The CBN boss, when quizzed on how the ban on food importation may affect Nigeria’s potential benefit from AfCFTA, pinpointed that the restriction would not affect the content of the AfCFTA, as agreement was still ongoing and the terms of engagement were still being discussed and negotiated.
He said, “The ban will not affect the content of the AfCFTA, in any case the AfCFTA is an agreement that is ongoing, the terms of engagement are still being discussed and negotiated”
Emefiele went on to add that it is wrong and inappropriate that an item that can be produced in Nigeria should be imported into Nigeria.
In his words, “The important thing is that Nigeria needs to stand as the largest economy in Africa and the largest populated country in Africa, we need to stand and dictate the terms under which we want to be in it and this is what we are saying.”
While agreeing that there will be challenges ahead, the CBN noted that banning FOREX on importing certain items that can be produced in Nigeria is fundamental to the country’s chances, adding that the creation of jobs is of utmost importance to the bank at this point in time.

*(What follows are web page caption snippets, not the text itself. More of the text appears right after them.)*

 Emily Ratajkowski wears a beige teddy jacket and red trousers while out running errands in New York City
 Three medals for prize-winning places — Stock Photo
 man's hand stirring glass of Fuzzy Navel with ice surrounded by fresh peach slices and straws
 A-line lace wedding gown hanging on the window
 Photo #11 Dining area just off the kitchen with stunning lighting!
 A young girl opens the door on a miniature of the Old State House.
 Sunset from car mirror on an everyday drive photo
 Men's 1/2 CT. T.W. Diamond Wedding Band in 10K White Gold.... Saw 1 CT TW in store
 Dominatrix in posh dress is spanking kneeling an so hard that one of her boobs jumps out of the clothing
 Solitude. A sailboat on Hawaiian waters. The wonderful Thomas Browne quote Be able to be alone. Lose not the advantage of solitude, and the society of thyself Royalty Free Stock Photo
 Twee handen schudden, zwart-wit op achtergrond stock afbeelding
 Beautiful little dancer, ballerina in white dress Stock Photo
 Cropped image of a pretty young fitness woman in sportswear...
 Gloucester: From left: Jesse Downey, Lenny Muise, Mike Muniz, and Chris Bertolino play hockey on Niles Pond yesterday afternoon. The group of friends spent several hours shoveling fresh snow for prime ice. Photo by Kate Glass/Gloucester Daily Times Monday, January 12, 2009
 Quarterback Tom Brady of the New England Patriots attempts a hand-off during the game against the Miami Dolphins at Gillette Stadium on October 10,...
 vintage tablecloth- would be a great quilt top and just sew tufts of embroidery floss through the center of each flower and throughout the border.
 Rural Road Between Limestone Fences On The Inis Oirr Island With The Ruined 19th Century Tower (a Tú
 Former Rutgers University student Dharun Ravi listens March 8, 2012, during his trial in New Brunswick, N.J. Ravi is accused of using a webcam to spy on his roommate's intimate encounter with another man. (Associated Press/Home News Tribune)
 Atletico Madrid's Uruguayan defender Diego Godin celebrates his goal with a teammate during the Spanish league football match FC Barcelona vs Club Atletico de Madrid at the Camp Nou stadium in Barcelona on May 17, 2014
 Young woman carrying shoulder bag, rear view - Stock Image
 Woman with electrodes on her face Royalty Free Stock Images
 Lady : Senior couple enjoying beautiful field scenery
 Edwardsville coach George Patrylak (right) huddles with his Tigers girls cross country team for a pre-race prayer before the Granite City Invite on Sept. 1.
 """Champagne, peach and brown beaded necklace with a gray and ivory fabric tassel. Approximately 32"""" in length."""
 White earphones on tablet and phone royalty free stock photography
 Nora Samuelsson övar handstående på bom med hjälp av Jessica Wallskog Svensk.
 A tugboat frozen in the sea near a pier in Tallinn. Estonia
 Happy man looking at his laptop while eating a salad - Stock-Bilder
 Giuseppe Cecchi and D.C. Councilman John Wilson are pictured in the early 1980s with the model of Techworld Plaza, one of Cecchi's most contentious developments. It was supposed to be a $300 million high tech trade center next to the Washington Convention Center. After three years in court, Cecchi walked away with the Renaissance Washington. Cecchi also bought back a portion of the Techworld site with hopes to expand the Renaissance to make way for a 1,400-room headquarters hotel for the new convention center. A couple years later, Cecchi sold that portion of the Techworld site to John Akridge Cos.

“When we get into the AfCFTA issues, we will also look at the details of it, but at this time, we are saying we need to create jobs for our country, for the youths. We yearn for growth and the only way we can really accelerate growth in Nigeria between now and next four years is to see to it that items that can be produced in Nigeria are indeed produced in Nigeria rather than being imported into the country.” Emefiele said While there have been several reactions regarding the planned forex ban on food imports.
Speaking to newsmen in Lagos, Mr. Mbaram said, “The most striking implication of the Forex ban is a positive one in that it basically creates a situation where hurdles are placed on the path of importers of food and other Agro commodities,”
“This makes it more expensive for them to finance these imports. It must be kept in mind that these commodities are not in themselves banned, but that they are merely being handed hostile terms.
“The key benefit is that it provides some measure of protection for the local producers of such commodities and its derivatives,” Mbaram noted.